BRIEF — Transcribe nothing except the lines below that run from the one with "реальные кухни после ремонта фото" to the one with "وليمة المولد إحدي", ends included, and do not copy any picture.

EXERCISE INPUTS —
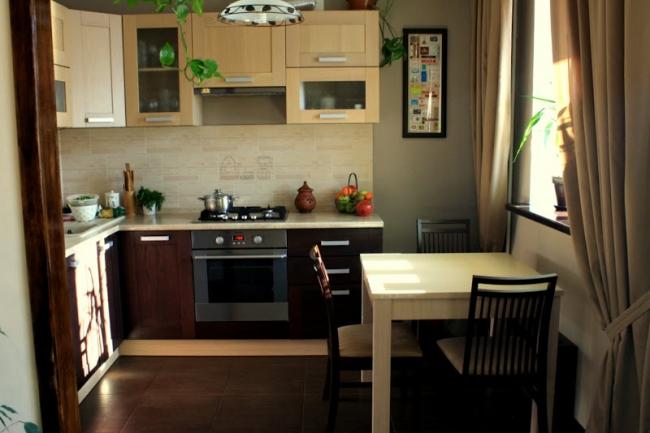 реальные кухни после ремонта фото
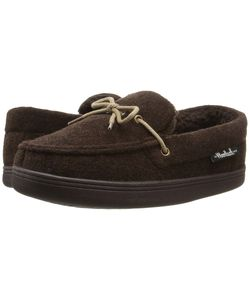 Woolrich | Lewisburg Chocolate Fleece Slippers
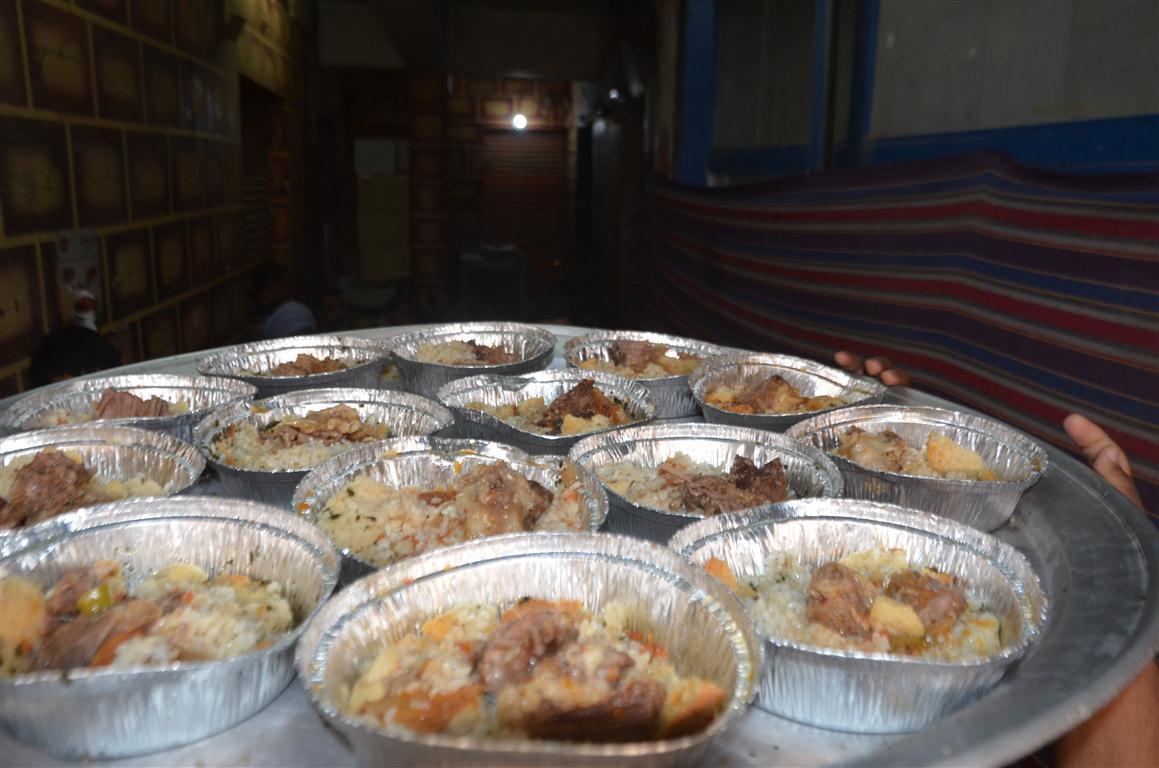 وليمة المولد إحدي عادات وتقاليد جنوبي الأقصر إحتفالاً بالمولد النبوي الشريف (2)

---

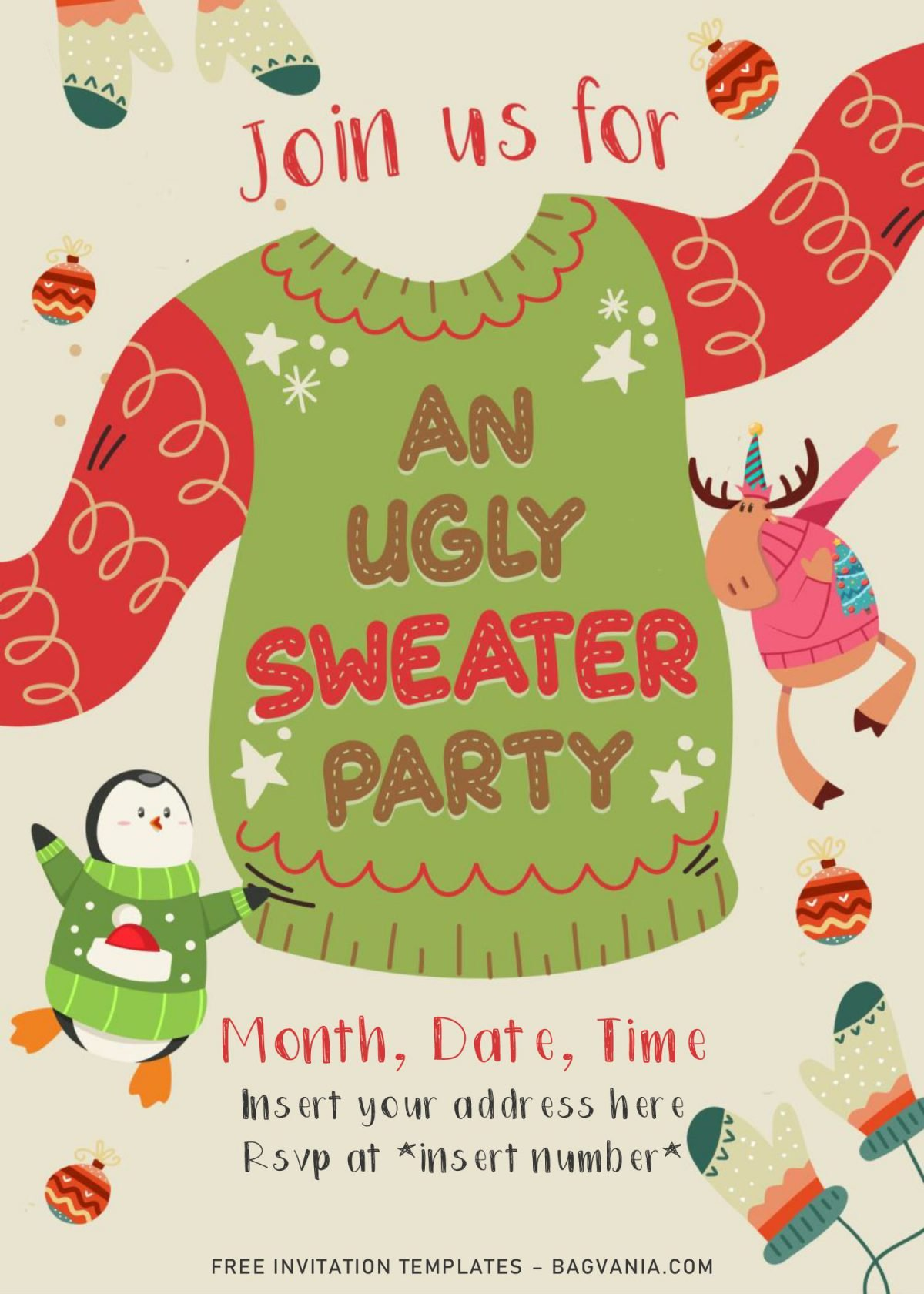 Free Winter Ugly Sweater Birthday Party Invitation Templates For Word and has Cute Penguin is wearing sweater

ANSWER TO THE PROBLEM —
 реальные кухни после ремонта фото
 Woolrich | Lewisburg Chocolate Fleece Slippers
 وليمة المولد إحدي عادات وتقاليد جنوبي الأقصر إحتفالاً بالمولد النبوي الشريف (2)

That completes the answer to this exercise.